### [TEKS KUTIPAN]
C. SELAYANG PANDANG ATURAN ISLAM DALAM PERNIKAHAN
1. Sekilas
Pernikahan dalam Islam
Islam yang
mensyareatkan pernikahan, tidak hanya berhenti pada sekedar
menyuruh ummatnya menikah, tapi juga mengatur segala yang
terkait dari pernikahan supaya menjamin pencapaian tujuan mulia
pernikahan. Aturan Islam dalam hal ini merupakan aturan yang
terbaik dan paling cocok bagi kehidupan manusia, karena berasal
dari Allah, Sang Pencipta manusia yang tentunya lebih memahami
ciptaanNya.
Pernikahan diawali
oleh ketertarikan seorang pria pada lawan jenisnya. Dianjurkan
memilih pasangan yang baik agamanya tapi tanpa mengabaikan
kecocokan dan kecondongan pada sisi-sisi manusiawi yang ada.
Jika sudah mantap dengan pilihannya, maka dilanjutkan pada
proses peminangan atau khitbah. Islam mengatur peminangan ini
dengan melarang orang muslim meminang wanita yang telah dipinang
oleh muslim lainnya. Dalam masa peminangan ini masing-masing
berkesempatan untuk melakukan persiapan bagi lancarnya upacara
pernikahan dan kehidupan baru yang akan dijalani bersama oleh
suami dan istri. Peminangan tidak menimbulkan konsekwensi hukum
sebagaimana pernikahan, karena sampai di sini kedua pihak belum
dianggap sebagai suami istri. Pinangan tidak bersifat mengikat
dan dapat membatalkan peminangan jika diperlukan. Peminangan
dilanjutkan dengan upacara akad nikah yang diatur oleh Islam
dengan syarat dan rukunnya, seperti adanya dua mempelai, wali,
saksi, mahar dan akad nikah itu sendiri. Islam menganjurkan
adanya walimah atau pengumuman nikah. Setelah akad nikah,
dimulailah hidup baru kedua mempelai dengan hak dan kewajiban
yang melekat pada masing-masing suami dan istri, yang juga telah
diatur oleh Islam. Jika diberi keturunan, maka Islam mengatur
bagaimana hubungan antara anak dan kedua orang tua, yang wajib
membimbing anak ke jalan yang diridhoi Allah, mengantarkan
mereka menuju gerbang kehidupan yang mandiri yang kelak
membentuk keluarga baru, demikian seterusnya. Sebagaimana
lautan, rumah tangga pun tak selamanya aman dari goncangan.
2) Beberapa Hukum
Pernikahan dalam Islam.

### [TUGAS LATIHAN 1]
Menurut teks kutipan tentang aturan pernikahan dalam Islam, apa yang dilarang bagi orang muslim dalam hal peminangan?
### [TUGAS LATIHAN 2]
Temukan setiap baris dalam entri yang memuat kata "lawn", lalu salin baris-baris tersebut.
Teks kutipan ini dan entri-entrinya tidak saling berkaitan.

### [ENTRI YANG DIBERIKAN]

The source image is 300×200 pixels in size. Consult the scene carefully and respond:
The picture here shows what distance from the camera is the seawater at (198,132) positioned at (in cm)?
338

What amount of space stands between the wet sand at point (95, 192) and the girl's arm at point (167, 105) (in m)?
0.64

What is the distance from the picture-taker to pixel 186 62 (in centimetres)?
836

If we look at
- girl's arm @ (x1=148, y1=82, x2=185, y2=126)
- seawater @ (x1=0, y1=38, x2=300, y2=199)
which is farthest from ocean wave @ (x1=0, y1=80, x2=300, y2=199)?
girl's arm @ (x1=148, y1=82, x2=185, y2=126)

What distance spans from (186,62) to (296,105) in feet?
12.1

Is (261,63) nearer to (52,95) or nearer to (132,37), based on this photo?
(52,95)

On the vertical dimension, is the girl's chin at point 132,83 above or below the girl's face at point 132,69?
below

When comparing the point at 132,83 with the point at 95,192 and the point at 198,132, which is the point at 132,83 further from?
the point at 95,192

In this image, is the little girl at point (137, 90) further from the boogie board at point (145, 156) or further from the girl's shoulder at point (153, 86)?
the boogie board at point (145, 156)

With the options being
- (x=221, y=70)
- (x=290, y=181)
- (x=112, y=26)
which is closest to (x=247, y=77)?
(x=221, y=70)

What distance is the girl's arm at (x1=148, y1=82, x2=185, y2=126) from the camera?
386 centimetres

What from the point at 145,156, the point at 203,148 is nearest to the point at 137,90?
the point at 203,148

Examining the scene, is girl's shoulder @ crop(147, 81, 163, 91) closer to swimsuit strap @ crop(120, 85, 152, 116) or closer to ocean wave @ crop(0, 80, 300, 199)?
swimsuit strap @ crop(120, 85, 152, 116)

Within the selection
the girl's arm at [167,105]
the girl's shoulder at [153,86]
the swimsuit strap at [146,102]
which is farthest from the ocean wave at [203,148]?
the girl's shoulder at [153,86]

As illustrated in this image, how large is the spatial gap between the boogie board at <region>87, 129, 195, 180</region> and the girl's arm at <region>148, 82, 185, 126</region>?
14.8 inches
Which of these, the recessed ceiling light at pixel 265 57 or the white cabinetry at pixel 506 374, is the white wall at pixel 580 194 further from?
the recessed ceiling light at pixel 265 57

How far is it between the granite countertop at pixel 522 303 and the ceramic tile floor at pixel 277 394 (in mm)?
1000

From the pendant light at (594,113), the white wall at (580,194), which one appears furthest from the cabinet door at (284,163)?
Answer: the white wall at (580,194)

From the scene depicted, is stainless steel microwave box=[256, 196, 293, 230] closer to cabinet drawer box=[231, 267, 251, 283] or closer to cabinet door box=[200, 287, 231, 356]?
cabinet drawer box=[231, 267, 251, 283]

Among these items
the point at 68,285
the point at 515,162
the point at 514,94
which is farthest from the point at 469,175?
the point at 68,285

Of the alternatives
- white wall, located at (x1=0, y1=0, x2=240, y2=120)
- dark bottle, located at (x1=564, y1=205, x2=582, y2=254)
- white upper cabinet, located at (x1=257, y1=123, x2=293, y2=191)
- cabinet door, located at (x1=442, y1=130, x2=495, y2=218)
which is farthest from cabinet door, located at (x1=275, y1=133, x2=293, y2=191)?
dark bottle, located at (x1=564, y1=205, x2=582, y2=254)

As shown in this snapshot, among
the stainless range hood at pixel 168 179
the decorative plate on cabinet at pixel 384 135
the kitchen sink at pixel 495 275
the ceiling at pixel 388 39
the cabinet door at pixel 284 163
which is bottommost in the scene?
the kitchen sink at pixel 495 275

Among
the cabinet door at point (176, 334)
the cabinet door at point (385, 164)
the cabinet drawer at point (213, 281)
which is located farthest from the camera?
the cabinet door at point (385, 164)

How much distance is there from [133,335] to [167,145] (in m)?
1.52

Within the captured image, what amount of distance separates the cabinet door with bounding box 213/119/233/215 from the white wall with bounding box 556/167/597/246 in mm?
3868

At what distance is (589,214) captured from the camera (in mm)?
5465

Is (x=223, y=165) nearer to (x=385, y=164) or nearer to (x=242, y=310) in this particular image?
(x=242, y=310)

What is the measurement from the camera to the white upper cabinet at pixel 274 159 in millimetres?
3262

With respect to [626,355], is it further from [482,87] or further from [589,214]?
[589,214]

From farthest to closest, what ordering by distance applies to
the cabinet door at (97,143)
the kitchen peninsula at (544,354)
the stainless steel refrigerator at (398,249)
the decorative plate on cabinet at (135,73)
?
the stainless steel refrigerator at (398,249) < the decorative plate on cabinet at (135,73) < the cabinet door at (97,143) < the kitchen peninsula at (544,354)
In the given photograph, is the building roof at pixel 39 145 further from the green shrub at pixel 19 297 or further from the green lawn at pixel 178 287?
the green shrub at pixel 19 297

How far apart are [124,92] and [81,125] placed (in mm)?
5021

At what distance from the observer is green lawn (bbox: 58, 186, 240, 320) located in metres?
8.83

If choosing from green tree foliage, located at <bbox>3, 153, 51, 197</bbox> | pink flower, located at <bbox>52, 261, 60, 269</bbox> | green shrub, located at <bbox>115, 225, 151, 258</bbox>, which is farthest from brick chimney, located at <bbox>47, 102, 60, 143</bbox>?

### [JAWABAN LENGKAP 1]
Meminang wanita yang telah dipinang oleh muslim lainnya.

### [JAWABAN LENGKAP 2]
In the given photograph, is the building roof at pixel 39 145 further from the green shrub at pixel 19 297 or further from the green lawn at pixel 178 287?
At what distance from the observer is green lawn (bbox: 58, 186, 240, 320) located in metres?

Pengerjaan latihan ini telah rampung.